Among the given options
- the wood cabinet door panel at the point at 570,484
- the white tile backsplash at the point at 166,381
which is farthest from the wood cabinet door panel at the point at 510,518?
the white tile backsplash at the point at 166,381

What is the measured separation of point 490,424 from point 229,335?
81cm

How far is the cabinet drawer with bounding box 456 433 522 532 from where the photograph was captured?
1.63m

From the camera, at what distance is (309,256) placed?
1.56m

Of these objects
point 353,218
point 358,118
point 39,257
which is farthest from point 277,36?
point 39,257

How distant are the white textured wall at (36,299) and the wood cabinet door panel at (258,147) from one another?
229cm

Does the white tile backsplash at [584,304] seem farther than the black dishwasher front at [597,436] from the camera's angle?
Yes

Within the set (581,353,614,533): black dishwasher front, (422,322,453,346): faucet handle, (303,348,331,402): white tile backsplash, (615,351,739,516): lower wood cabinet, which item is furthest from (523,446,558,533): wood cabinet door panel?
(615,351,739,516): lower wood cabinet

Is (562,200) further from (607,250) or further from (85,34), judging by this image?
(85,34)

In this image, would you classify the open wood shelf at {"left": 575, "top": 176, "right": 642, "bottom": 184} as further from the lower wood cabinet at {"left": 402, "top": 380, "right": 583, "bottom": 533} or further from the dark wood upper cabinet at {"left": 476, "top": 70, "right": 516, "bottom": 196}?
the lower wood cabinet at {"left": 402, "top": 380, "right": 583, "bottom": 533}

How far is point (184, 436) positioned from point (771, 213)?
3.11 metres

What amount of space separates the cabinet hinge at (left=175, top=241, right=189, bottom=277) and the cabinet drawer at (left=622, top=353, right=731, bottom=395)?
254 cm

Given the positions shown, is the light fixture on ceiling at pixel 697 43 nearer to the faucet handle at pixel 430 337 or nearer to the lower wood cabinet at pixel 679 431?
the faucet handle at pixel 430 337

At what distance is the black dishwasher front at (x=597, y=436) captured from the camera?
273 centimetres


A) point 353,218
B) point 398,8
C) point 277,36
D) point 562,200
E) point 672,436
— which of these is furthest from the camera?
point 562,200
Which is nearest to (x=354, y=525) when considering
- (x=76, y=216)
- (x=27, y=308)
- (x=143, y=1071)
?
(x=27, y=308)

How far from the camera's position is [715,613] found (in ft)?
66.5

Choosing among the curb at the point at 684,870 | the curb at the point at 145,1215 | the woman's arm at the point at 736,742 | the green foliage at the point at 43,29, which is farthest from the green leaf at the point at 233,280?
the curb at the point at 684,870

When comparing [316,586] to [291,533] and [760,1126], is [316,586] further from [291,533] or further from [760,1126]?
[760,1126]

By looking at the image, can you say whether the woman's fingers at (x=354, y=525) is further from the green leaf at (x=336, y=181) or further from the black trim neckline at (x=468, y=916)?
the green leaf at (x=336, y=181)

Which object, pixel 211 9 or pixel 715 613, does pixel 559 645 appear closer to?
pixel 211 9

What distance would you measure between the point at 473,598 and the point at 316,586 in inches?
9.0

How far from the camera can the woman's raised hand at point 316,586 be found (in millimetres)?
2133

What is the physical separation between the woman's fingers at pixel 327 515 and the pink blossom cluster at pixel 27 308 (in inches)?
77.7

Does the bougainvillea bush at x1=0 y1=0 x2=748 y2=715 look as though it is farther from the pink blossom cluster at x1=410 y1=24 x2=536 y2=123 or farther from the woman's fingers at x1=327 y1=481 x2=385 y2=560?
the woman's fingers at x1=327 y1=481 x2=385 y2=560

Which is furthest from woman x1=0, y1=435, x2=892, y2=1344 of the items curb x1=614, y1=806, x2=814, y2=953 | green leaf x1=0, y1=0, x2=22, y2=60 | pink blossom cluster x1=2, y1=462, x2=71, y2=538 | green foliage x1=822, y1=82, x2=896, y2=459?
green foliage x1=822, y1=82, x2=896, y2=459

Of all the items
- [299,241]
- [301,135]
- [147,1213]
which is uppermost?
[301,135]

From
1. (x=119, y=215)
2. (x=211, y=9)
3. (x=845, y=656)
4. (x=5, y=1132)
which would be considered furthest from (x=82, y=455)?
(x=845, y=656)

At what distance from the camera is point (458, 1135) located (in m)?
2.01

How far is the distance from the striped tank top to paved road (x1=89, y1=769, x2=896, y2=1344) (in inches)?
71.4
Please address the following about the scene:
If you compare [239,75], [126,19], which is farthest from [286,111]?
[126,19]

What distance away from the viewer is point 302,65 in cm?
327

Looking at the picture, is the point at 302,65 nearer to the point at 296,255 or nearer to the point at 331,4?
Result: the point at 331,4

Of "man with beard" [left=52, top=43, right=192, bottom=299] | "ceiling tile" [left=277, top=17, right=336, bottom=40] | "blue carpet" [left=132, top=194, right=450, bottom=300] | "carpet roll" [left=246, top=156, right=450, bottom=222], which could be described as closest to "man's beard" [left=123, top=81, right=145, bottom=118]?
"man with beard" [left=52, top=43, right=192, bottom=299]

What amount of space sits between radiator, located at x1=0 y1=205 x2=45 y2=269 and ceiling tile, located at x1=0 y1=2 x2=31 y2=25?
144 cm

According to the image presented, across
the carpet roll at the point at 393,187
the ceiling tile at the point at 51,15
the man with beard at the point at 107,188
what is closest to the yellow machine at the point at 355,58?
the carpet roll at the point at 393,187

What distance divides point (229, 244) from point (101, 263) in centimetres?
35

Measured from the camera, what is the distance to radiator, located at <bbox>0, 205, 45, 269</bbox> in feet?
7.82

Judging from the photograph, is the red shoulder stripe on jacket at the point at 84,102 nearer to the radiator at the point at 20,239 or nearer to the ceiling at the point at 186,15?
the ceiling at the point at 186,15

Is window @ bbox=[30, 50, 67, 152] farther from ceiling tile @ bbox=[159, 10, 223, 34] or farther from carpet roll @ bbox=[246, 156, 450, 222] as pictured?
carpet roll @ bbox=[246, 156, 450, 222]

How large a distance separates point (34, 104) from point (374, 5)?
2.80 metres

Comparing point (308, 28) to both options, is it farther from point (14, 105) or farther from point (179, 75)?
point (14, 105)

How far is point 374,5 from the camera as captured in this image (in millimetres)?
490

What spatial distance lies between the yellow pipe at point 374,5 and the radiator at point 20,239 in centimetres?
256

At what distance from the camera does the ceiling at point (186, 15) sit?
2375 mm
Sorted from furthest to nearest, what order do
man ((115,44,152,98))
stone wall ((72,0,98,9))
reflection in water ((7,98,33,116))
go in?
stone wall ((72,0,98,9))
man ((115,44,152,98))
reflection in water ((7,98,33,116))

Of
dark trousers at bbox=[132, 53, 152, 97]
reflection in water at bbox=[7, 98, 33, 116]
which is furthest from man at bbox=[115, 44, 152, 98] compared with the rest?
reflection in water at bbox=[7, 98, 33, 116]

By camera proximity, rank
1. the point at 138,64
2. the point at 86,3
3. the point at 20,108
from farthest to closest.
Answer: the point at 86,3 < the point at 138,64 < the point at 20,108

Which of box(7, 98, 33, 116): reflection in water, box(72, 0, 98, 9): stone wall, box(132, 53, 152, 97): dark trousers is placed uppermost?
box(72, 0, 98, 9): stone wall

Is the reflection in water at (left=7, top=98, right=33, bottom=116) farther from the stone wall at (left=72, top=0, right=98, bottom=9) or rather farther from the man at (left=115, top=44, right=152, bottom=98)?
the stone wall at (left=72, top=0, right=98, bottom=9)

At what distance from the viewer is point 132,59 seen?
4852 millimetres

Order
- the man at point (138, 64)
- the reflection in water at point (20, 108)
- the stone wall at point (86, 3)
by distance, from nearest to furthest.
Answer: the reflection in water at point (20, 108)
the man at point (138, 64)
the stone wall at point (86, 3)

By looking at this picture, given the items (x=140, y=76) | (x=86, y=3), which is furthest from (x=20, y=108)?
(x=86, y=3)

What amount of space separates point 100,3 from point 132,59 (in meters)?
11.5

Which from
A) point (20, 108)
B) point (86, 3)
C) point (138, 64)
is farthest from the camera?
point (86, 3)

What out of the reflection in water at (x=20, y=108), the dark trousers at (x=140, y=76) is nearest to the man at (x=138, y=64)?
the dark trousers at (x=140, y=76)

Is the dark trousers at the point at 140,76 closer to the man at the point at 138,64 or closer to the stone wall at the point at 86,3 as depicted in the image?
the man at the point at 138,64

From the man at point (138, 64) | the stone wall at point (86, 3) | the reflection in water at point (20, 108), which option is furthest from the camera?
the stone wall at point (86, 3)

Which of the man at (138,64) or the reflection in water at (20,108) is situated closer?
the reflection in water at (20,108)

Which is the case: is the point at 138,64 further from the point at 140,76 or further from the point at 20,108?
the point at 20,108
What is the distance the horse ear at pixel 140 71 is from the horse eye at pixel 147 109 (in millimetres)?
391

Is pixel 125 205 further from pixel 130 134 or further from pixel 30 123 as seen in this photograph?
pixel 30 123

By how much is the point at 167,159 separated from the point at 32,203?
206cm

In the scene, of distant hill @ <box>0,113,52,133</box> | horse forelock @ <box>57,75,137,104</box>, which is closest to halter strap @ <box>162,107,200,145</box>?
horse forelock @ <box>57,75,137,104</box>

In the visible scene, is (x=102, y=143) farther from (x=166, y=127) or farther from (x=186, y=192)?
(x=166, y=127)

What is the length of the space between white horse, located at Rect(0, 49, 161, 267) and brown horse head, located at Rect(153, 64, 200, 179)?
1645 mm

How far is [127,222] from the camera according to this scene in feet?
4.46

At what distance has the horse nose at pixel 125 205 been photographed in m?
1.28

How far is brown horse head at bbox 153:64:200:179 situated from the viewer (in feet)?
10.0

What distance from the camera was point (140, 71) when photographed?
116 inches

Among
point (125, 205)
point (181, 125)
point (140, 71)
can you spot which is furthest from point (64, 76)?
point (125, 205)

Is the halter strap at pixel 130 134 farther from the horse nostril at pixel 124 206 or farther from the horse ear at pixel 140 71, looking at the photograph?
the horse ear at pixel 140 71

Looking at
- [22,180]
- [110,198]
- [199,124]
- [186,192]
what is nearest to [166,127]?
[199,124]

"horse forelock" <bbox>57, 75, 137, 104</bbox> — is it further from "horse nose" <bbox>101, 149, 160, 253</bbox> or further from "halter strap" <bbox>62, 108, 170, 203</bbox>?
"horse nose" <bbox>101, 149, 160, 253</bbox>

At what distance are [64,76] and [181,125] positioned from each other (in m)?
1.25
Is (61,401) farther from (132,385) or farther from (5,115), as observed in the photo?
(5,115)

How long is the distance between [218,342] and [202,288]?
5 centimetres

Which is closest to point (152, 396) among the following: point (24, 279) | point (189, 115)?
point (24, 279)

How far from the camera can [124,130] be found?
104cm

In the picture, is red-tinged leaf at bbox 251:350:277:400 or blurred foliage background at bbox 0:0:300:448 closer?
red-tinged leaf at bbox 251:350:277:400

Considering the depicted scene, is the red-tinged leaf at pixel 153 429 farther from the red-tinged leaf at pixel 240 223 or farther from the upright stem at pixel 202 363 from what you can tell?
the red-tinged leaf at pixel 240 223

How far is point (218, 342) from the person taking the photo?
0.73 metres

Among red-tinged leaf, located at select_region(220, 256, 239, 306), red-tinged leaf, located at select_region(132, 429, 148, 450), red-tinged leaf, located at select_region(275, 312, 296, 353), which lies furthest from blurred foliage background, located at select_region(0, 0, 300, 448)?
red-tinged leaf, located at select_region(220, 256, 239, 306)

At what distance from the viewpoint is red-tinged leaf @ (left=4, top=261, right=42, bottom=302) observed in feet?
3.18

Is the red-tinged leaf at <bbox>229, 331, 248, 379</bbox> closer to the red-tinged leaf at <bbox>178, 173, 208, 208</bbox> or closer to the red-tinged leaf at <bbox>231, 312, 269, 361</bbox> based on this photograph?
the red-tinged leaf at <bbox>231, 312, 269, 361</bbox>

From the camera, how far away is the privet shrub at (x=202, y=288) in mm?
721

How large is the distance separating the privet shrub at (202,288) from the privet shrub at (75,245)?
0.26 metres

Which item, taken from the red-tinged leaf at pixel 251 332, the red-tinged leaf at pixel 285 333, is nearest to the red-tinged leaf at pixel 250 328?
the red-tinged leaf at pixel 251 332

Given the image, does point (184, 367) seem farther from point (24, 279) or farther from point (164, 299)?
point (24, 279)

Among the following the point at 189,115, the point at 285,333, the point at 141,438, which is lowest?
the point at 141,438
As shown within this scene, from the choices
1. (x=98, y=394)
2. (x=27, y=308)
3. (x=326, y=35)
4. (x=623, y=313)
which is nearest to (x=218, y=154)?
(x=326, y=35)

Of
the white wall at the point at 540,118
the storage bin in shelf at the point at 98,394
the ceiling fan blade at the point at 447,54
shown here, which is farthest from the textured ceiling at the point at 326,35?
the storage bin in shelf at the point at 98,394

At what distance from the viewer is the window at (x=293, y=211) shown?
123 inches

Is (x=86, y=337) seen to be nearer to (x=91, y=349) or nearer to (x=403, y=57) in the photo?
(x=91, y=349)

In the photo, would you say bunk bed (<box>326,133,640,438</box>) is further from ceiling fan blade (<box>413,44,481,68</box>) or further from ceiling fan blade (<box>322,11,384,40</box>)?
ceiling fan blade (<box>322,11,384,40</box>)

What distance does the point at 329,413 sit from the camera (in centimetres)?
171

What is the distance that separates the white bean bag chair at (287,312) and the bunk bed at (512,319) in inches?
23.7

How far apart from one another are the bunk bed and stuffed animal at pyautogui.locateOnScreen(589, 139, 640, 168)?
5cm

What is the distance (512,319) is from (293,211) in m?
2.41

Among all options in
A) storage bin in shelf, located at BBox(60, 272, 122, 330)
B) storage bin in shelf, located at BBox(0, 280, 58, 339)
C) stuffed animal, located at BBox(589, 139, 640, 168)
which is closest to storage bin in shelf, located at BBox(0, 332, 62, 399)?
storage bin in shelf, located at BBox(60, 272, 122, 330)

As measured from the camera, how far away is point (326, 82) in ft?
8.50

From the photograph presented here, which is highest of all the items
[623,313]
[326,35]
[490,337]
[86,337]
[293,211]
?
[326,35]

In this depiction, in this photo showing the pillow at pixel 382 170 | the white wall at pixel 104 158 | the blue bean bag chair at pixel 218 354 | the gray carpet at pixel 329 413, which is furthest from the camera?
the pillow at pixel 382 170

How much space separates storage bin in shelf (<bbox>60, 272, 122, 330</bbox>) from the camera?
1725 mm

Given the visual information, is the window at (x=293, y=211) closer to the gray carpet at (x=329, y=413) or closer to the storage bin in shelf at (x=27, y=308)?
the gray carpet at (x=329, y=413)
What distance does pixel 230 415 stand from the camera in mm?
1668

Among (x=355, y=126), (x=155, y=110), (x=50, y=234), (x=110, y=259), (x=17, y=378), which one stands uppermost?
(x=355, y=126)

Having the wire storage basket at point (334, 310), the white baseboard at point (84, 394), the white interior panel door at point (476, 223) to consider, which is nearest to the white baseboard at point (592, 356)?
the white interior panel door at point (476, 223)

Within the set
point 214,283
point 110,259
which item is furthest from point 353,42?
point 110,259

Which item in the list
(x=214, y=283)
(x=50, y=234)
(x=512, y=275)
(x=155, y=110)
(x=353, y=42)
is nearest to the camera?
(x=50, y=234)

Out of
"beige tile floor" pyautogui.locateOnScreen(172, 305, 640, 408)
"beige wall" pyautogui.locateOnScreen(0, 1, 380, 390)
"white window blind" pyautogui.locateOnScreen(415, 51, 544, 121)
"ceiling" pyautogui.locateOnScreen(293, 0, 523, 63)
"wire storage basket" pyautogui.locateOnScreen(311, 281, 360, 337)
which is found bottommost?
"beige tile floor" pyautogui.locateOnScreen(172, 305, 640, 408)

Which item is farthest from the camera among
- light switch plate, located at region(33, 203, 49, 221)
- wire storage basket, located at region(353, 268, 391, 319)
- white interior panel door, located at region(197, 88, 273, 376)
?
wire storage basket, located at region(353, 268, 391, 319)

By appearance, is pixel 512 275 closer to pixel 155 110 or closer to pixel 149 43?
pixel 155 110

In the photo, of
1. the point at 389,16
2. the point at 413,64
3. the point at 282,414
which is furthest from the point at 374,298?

○ ○ ○ ○ ○ ○ ○

Task requirements:
Please render the material as a Markdown table, starting with the line that contains "Having the wire" and going on through the last line of the material, leaving out blank lines. Use a column named Row for the row number and a column named Material line for the line.

Reply to the exercise:
| Row | Material line |
|---|---|
| 1 | Having the wire storage basket at point (334, 310), the white baseboard at point (84, 394), the white interior panel door at point (476, 223) to consider, which is nearest to the white baseboard at point (592, 356)? |
| 2 | the white interior panel door at point (476, 223) |
| 3 | Within the set |
| 4 | point 214,283 |
| 5 | point 110,259 |
| 6 | which item is furthest from point 353,42? |
| 7 | point 110,259 |
| 8 | Which item in the list |
| 9 | (x=214, y=283) |
| 10 | (x=50, y=234) |
| 11 | (x=512, y=275) |
| 12 | (x=155, y=110) |
| 13 | (x=353, y=42) |
| 14 | is nearest to the camera? |
| 15 | (x=50, y=234) |
| 16 | Out of |
| 17 | "beige tile floor" pyautogui.locateOnScreen(172, 305, 640, 408) |
| 18 | "beige wall" pyautogui.locateOnScreen(0, 1, 380, 390) |
| 19 | "white window blind" pyautogui.locateOnScreen(415, 51, 544, 121) |
| 20 | "ceiling" pyautogui.locateOnScreen(293, 0, 523, 63) |
| 21 | "wire storage basket" pyautogui.locateOnScreen(311, 281, 360, 337) |
| 22 | which is found bottommost? |
| 23 | "beige tile floor" pyautogui.locateOnScreen(172, 305, 640, 408) |
| 24 | Which item is farthest from the camera among |
| 25 | - light switch plate, located at region(33, 203, 49, 221) |
| 26 | - wire storage basket, located at region(353, 268, 391, 319) |
| 27 | - white interior panel door, located at region(197, 88, 273, 376) |
| 28 | ? |
| 29 | wire storage basket, located at region(353, 268, 391, 319) |
| 30 | By appearance, is pixel 512 275 closer to pixel 155 110 or closer to pixel 149 43? |
| 31 | pixel 155 110 |
| 32 | In the photo, of |
| 33 | 1. the point at 389,16 |
| 34 | 2. the point at 413,64 |
| 35 | 3. the point at 282,414 |
| 36 | which is furthest from the point at 374,298? |